Asiana serves both white and wheat flour variations of naan and kulcha. The garlic naan ($1.99) comes as advertised, so be prepared to keep your distance from co-workers if you order the toasty bread scattered with the pungent, baked-in clove. The Kashmiri naan ($2.99), with its toasted coconut and dried berries, offers a more subtle point of entry into the bread offerings.

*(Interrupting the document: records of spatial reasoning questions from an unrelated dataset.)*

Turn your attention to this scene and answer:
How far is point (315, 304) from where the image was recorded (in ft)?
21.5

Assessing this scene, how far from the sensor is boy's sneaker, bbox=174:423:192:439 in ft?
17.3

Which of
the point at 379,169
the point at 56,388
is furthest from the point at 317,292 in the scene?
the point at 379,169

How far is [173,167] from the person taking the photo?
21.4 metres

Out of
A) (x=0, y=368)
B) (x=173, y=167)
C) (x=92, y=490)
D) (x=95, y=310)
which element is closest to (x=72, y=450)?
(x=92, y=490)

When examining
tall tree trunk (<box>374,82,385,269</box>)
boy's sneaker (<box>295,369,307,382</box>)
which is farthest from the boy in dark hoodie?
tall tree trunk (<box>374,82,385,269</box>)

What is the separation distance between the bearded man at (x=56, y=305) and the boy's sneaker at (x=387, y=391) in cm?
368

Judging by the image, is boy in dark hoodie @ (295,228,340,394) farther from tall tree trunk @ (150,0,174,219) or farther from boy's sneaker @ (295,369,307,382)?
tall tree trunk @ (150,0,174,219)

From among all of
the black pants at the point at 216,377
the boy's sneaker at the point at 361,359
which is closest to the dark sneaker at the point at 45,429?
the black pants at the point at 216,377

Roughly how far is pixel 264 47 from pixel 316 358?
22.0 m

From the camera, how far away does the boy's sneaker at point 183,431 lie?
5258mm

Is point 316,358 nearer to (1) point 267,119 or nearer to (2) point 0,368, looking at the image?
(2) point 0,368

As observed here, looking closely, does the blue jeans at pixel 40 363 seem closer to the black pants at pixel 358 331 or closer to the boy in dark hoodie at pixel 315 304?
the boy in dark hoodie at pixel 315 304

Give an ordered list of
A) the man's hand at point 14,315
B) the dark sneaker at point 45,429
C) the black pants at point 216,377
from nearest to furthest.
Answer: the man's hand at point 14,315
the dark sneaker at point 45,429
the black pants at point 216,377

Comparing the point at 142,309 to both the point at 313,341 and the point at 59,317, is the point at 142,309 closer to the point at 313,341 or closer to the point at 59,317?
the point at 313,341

The comprehensive menu ranges the subcontinent and showcases the influence of the Mughal Dynasty, as my dining guest and New Delhi native educated me. The traditional lamb rogan josh, served in the sturdy decorative metal bowl that carried each entree, moved deeper into the color spectrum than the butter paneer and tikka masala. The brick-red sauce, full of onions and garlic, hummed with aromatics such as cloves and cardamom. The lamb suffered none of the toughness you might expect from stewed meats, even maintaining a surprising kiss of red at its soft center.

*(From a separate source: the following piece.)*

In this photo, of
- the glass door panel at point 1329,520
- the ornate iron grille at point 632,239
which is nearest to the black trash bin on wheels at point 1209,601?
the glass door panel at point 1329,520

You can sample a few of Asiana's side dishes and dessert offerings at the buffet, including a rice pudding allegedly flavored with indiscernible saffron and a yogurt dish (raitha) flecked with carrots and cucumber. The gulab jamun ($2.49) might sound exotic to the uninitiated, but anyone who has enjoyed a Dunkin' Donuts "munchkin" will undoubtedly savor the deep fried milk dumplings served with a simple syrup flavored with cardamom.
Asiana's quality daily lunch buffet seems to attract the majority of the restaurant's business, but to truly appreciate the restaurant, you should investigate the lengthy menu that delivers a broad assortment of well-executed and fresh traditional dishes.
Contact Matthew Odam at 912-5986. Twitter: @Odam
Asiana Indian Cuisine
801 E. William Cannon Drive. Suite #205. 445-3435, AsianaIndianCuisine.com
Rating: 7 out of 10
Hours: Lunch: 11 a.m. to 2 p.m. Monday-Friday, Noon to 3 p.m. Saturday-Sunday. Dinner: 5 p.m. to 9:30 p.m. Tuesday-Friday, 5 p.m. to 10 p.m. Saturday-Sunday.
Prices: Lunch buffet $8.95. Appetizers $3.99-$7.99. South Indian Specials $3.99-$6.99. Entrees $8.49-$14.99. Desserts $2.49-$2.99.
What the rating means: The 10-point scale is an average of weighted scores for food, service, value, ambience and overall dining experience, with 10 being the best.
The Bottom Line: The array of menu options lets you wander beyond the offerings of the solid and exceptionally priced lunch buffet at this no-frills Indian restaurant.